### Aim of the task
Please reproduce the stretch of entries from the line containing "What is the span" through the end of the entries, including both ends, with every line copied unchanged.

[Stored items]
-- START --

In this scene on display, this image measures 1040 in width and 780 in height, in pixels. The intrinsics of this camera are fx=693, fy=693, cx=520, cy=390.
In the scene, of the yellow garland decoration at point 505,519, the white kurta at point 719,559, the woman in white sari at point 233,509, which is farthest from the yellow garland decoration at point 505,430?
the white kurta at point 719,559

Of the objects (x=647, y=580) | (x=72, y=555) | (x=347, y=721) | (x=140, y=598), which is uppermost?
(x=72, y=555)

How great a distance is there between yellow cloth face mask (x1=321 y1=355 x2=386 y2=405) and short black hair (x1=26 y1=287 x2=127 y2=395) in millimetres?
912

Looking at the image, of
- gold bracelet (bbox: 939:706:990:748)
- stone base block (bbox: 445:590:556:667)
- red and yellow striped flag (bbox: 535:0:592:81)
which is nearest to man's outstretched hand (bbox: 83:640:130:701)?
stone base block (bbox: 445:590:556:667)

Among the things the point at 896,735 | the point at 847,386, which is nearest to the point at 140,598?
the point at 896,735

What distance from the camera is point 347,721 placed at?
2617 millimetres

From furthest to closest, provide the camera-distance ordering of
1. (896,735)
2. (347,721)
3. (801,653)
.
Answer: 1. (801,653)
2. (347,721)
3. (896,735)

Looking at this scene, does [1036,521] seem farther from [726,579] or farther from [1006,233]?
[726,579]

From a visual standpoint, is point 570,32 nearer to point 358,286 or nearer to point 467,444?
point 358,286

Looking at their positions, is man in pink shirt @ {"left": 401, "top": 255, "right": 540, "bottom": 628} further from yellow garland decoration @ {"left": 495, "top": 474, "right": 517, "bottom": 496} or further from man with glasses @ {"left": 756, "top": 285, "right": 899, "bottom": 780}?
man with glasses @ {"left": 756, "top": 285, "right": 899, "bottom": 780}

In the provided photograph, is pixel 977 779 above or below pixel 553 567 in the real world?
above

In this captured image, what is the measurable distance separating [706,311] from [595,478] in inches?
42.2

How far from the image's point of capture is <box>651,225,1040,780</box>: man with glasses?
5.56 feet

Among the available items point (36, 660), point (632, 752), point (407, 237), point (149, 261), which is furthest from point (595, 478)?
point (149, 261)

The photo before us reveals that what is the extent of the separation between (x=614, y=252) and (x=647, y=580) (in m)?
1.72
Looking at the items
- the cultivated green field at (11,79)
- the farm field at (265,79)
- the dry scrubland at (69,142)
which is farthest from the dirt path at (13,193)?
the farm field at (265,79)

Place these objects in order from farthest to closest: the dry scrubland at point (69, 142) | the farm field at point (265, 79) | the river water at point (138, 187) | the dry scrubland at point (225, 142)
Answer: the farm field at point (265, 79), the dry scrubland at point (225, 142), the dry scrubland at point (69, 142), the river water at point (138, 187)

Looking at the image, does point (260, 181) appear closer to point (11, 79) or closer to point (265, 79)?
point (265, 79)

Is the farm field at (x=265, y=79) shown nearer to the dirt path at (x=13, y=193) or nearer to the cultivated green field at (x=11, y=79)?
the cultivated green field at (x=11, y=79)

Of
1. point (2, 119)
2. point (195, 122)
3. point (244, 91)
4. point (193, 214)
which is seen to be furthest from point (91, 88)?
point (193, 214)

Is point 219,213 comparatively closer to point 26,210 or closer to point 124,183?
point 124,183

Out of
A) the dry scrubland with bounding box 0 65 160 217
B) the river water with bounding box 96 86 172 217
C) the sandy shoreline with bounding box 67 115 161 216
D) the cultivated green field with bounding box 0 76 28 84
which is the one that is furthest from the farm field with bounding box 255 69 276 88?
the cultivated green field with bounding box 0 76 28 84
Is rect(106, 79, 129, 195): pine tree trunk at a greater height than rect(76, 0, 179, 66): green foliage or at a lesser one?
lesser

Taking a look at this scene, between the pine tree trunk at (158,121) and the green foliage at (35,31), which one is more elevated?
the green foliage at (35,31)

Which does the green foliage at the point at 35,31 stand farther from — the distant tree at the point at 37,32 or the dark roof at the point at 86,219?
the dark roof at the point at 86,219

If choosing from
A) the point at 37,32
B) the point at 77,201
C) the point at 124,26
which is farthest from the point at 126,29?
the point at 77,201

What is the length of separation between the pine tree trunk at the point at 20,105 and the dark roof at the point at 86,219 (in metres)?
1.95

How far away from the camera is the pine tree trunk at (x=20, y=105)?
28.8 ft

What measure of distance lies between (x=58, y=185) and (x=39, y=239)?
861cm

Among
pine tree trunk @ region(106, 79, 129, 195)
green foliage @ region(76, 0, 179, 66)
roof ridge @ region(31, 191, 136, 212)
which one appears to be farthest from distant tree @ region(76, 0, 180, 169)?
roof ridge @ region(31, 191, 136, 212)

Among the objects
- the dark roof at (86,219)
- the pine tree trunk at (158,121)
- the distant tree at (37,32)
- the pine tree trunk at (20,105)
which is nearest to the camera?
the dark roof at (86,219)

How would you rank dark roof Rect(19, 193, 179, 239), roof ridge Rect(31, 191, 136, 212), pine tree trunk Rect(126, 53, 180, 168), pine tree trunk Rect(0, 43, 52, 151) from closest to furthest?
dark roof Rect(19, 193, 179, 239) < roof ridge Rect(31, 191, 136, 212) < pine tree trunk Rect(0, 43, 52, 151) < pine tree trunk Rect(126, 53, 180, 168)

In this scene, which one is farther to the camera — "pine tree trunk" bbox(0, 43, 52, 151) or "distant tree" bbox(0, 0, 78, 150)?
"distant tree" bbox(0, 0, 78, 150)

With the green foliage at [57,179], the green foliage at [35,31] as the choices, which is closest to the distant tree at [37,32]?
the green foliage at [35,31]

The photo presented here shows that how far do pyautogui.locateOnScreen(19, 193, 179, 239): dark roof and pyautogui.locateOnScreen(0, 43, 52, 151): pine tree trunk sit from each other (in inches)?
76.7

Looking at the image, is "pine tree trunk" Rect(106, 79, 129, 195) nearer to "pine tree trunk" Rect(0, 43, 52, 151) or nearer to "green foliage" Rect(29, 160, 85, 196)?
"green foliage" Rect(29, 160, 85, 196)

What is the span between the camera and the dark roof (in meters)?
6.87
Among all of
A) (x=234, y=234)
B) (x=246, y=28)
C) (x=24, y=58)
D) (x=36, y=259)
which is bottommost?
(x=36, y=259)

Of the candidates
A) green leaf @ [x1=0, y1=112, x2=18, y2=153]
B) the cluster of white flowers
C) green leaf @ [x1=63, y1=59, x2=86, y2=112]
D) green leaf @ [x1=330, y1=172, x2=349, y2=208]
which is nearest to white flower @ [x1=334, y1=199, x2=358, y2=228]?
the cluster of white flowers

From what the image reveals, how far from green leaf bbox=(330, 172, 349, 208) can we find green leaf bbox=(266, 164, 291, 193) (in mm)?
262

-- END --

### Exercise response
What is the span between the camera and the dark roof (in meters)?
6.87
Among all of
A) (x=234, y=234)
B) (x=246, y=28)
C) (x=24, y=58)
D) (x=36, y=259)
which is bottommost?
(x=36, y=259)

Of the candidates
A) green leaf @ [x1=0, y1=112, x2=18, y2=153]
B) the cluster of white flowers
C) green leaf @ [x1=63, y1=59, x2=86, y2=112]
D) green leaf @ [x1=330, y1=172, x2=349, y2=208]
which is nearest to white flower @ [x1=334, y1=199, x2=358, y2=228]?
the cluster of white flowers

From what the image reveals, how far from green leaf bbox=(330, 172, 349, 208) can we find green leaf bbox=(266, 164, 291, 193) (in mm)?
262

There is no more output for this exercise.